**Exercise passage**

────────

This theme underscored the K-12 panelists’ discussion more broadly, as panelists spoke to the fact that workforce development, at its core, is about preparing people to secure jobs that then provide them the stability to be the best versions of themselves.
“What we’re also training them to do is to be confident, to be fair-minded community leaders. That’s what I want folks to take away from this,” said Ian Brown, vice president and chief employee experience officer at Duke University Health System. “These are humans that we’re actually training to become amazing citizens of our communities. We want them to take great jobs, but we also want them to be great humans out there as well.”


Programs like Surry-Yadkin Works exemplify how businesses and schools can work together to focus on their geography’s unique and changing workforce needs while also mentoring people toward economic independence.
These partnerships are the kind Vincent Ginski, director of workforce competitiveness at the NC Chamber Foundation, sees as part of a potential solution to what he diagnosed as “an absence of an underlying framework that allows us to turn fragmented programs into coordinated pipelines capable of hitting a clear north star target.”
Instead, he said, leaders should develop a “North Star Goal” that is concrete, time-bound, risk-calibrated, shared between partners, and legitimatized. This kind of coordinated goal enables schools and community colleges to map out their unique contributions, and business leaders can clearly see where their contributions, like donations and mentorship hours, fit into the talent pipeline.


“That’s what infrastructure does. It doesn’t just coordinate effort, but allows us to transform the employer’s experience,” said Ginski.
Surry-Yadkin Works is also the kind of program that models Andreason’s argument for a transition from a “schooled society” to a “learning society,” or one that views workforce development as a life-long endeavor rather than one that ends with a student’s formal education.

Higher education panelists also spoke to the importance of work-based learning experiences while emphasizing the need for higher education institutions to focus on programs with high return on investment for students and communities.
Kelly McManus, vice president of higher education at Arnold Ventures, stressed the need to focus on quality of programs rather than quantity. She highlighted apprenticeships within bachelor degree programs as a promising model she’s seen most commonly used in teaching that has been spreading to other degrees and fields.
“You need to look at the long-term data. You need to look at outcomes. How are people doing?” McManus said. “…Because what you don’t want to do is encourage people down a path that isn’t actually going to pay off for them, that is not good ROI for the student or for the state.”
Mary Varghese, UNC System senior associate vice president of strategy and policy, also emphasized the value of a degree from one of the UNC system’s 16 universities, referencing a recent analysis commissioned by the General Assembly that found a positive return on investment for 93% of the system’s undergraduate and graduate degree programs.
The opportunity, she said, is increasing lifetime earnings premiums by aligning programs with employers and making sure students develop technical skills within their degree field. Varghese pointed to UNC Charlotte’s experiential learning dashboard as an example for how data can spark conversations and strategies for specific programs and industries.
As Jim Hansen, regional president of PNC Bank, reminded the audience, NC’s booming population and economy is a moment of opportunity.
“There’s more people, that’s more workforce that we’re going to have, that we need to make sure is employed, successful, investing in our communities, in our economy, and making a difference so they can feed their families and live the life we want them to live as great North Carolinians,” Hansen said. “So the ask of this room is don’t sit back, make connection.”
Editor’s note: Dr. Monique Perry-Graves is on EdNC’s board of directors, and Arnold Ventures supports the work of EdNC.

────────

**Prompt 1**
Echo the part of the workforce development passage that opens with the words containing "This theme underscored" and closes with "versions of themselves.".
**Prompt 2**
Answer these questions from the workforce development passage:
(a) What position does Ian Brown hold at Duke University Health System?
(b) For what percentage of the UNC system's undergraduate and graduate degree programs did the analysis commissioned by the General Assembly find a positive return on investment?
(c) What is Jim Hansen's title?

[Stored data]
────────

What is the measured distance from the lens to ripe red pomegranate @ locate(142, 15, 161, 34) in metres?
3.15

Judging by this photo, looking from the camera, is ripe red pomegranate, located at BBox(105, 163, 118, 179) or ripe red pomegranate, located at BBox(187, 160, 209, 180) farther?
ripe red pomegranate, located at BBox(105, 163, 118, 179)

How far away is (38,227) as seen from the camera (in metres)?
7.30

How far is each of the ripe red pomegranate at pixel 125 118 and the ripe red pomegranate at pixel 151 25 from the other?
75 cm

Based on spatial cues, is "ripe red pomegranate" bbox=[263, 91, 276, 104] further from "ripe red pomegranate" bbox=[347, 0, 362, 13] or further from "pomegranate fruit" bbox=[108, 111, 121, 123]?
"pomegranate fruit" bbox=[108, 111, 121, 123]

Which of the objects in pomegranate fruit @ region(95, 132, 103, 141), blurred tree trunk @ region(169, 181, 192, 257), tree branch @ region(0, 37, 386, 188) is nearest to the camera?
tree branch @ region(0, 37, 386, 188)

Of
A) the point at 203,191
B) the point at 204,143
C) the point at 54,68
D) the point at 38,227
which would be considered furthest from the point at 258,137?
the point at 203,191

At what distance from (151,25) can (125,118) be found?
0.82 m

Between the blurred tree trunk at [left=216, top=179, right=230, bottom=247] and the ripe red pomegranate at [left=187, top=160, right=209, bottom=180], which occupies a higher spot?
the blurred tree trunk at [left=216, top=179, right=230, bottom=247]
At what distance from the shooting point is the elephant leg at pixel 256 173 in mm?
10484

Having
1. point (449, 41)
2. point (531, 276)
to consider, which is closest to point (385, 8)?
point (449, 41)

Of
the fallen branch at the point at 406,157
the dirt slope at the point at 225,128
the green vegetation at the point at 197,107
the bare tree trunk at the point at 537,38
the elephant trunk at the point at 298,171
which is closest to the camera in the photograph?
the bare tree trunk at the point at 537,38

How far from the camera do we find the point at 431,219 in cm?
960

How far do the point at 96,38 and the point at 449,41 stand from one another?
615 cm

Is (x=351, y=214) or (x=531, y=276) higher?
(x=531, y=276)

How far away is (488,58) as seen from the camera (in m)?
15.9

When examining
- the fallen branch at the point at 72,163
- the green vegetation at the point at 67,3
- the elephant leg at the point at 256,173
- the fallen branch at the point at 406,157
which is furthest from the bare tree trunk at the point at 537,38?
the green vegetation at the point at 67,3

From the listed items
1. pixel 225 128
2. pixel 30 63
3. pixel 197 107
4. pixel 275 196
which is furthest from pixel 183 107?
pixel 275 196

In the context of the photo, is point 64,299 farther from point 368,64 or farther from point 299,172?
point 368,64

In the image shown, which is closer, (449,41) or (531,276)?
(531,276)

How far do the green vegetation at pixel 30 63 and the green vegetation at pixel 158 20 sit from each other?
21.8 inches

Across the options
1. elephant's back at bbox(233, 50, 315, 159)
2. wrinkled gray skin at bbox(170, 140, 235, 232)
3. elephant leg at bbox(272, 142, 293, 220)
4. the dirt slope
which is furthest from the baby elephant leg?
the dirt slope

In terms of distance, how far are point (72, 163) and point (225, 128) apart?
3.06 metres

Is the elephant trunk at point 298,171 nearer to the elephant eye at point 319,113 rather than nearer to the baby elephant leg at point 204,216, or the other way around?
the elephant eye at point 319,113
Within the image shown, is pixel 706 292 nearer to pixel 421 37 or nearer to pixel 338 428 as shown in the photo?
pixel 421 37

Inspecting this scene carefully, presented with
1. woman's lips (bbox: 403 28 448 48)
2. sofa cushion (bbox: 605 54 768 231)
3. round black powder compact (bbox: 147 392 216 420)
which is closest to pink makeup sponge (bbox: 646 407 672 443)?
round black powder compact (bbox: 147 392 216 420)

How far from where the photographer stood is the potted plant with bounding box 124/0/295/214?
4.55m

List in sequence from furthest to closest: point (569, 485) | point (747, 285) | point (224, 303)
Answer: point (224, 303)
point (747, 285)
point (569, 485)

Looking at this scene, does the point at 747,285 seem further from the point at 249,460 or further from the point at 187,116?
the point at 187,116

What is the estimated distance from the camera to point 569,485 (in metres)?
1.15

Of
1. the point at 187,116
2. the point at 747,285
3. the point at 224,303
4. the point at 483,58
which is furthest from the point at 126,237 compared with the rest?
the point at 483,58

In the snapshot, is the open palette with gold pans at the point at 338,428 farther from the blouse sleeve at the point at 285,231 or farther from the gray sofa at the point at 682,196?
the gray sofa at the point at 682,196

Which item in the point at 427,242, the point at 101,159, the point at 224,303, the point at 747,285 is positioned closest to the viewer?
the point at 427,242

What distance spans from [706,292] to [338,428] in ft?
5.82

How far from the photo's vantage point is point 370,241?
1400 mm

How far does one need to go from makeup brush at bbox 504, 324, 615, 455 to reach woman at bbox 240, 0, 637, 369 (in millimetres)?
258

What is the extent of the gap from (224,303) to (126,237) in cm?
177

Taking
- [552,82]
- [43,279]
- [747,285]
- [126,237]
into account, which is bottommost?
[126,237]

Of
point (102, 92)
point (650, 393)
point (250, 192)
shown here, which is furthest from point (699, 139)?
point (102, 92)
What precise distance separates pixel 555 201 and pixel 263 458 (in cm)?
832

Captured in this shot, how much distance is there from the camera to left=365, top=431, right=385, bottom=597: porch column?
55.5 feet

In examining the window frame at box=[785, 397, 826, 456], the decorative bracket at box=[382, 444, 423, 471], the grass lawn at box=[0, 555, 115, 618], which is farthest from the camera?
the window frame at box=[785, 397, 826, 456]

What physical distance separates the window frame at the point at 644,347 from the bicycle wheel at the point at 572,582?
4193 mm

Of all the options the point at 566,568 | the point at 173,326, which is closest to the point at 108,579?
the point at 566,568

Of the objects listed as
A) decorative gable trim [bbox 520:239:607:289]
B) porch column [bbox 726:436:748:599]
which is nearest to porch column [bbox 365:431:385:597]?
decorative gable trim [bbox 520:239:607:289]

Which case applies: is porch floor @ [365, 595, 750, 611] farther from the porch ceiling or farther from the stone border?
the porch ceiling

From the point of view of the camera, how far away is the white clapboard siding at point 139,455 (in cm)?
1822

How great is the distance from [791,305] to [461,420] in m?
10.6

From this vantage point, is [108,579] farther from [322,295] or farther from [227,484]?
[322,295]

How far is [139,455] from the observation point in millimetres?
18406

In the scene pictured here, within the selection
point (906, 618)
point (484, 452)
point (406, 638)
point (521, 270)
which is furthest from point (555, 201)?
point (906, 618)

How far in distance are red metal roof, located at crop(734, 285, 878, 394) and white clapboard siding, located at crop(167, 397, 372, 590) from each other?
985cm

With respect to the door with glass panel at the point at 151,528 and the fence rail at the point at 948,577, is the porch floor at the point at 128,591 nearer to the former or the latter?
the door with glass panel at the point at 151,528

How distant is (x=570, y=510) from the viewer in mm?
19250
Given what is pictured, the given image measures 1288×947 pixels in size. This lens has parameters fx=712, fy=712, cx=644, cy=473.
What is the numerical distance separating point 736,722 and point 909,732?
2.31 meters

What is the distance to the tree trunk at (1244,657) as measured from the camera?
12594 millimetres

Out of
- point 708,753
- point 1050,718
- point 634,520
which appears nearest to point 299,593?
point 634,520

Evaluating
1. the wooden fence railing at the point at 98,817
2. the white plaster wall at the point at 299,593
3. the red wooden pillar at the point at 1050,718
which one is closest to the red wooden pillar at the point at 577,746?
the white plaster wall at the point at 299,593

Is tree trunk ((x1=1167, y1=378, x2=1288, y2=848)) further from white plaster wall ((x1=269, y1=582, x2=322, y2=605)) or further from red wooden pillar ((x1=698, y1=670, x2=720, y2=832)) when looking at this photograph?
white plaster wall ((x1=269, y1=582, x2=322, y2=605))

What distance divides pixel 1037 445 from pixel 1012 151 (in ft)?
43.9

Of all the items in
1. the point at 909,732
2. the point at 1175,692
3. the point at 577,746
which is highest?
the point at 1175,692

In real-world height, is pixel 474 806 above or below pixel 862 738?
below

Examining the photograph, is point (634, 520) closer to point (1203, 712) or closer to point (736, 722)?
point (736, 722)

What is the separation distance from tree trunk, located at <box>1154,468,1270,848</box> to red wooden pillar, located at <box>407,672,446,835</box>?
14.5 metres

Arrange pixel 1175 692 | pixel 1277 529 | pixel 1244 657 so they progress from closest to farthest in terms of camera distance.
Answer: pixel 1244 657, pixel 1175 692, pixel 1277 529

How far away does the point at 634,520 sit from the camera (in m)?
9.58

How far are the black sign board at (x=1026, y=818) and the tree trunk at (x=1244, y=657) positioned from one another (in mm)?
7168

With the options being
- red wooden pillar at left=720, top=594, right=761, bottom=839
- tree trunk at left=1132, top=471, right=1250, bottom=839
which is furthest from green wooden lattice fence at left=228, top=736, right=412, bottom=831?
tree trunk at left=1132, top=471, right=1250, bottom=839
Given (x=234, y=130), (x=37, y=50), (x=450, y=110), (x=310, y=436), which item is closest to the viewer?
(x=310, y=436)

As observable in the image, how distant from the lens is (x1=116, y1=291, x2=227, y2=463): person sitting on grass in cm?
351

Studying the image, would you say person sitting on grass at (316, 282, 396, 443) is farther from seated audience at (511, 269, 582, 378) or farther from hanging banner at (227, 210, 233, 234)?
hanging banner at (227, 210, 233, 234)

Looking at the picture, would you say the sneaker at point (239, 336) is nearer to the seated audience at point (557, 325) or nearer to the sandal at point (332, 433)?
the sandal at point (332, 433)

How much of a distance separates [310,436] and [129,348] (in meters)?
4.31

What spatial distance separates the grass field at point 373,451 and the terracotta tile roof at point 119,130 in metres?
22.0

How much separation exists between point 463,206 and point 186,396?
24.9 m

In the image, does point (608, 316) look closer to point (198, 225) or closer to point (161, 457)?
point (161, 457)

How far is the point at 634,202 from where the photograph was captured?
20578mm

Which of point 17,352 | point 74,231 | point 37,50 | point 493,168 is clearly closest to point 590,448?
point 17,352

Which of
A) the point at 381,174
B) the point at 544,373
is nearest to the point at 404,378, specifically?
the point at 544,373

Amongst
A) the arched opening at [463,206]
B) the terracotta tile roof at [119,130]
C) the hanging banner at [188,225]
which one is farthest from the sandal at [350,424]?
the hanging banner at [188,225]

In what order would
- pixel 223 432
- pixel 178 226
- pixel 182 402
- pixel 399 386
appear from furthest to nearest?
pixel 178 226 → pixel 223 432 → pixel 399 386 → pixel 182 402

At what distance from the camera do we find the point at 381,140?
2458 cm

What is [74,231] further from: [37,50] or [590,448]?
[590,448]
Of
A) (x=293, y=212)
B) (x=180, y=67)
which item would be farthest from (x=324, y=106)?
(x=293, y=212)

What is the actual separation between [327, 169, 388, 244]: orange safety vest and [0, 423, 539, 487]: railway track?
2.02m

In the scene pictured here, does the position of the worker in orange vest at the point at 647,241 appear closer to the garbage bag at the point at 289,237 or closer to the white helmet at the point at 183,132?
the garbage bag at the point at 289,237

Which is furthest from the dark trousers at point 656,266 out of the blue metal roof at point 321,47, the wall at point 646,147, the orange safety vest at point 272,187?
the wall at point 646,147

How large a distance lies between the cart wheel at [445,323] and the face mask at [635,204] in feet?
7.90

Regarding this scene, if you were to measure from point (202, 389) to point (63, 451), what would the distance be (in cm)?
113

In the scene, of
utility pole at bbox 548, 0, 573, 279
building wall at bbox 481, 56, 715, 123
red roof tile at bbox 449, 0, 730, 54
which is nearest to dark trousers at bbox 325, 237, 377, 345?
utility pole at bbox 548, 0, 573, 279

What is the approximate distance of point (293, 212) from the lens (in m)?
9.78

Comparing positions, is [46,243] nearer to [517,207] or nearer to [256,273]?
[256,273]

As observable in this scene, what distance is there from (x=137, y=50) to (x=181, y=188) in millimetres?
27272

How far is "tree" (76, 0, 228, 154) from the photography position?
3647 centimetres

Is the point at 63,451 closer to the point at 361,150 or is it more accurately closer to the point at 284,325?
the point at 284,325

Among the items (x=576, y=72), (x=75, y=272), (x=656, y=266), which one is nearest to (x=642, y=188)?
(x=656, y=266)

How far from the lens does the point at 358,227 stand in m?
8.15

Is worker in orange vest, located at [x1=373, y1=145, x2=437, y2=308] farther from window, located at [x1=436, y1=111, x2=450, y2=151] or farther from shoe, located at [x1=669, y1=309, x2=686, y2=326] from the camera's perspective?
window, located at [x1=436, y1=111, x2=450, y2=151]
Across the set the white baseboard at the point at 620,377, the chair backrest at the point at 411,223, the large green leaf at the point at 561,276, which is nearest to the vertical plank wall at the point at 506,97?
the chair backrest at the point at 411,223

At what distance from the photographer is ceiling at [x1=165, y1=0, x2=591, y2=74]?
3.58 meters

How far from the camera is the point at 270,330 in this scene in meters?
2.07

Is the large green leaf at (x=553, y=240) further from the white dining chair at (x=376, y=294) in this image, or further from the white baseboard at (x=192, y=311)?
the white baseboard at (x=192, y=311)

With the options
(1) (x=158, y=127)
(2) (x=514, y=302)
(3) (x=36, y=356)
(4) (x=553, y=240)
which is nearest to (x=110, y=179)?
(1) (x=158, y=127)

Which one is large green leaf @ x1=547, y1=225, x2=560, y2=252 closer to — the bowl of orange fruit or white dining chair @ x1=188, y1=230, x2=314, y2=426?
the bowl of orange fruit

────────

**Response area 1**
This theme underscored the K-12 panelists’ discussion more broadly, as panelists spoke to the fact that workforce development, at its core, is about preparing people to secure jobs that then provide them the stability to be the best versions of themselves.

**Response area 2**
(a) Vice president and chief employee experience officer
(b) 93%
(c) Regional president of PNC Bank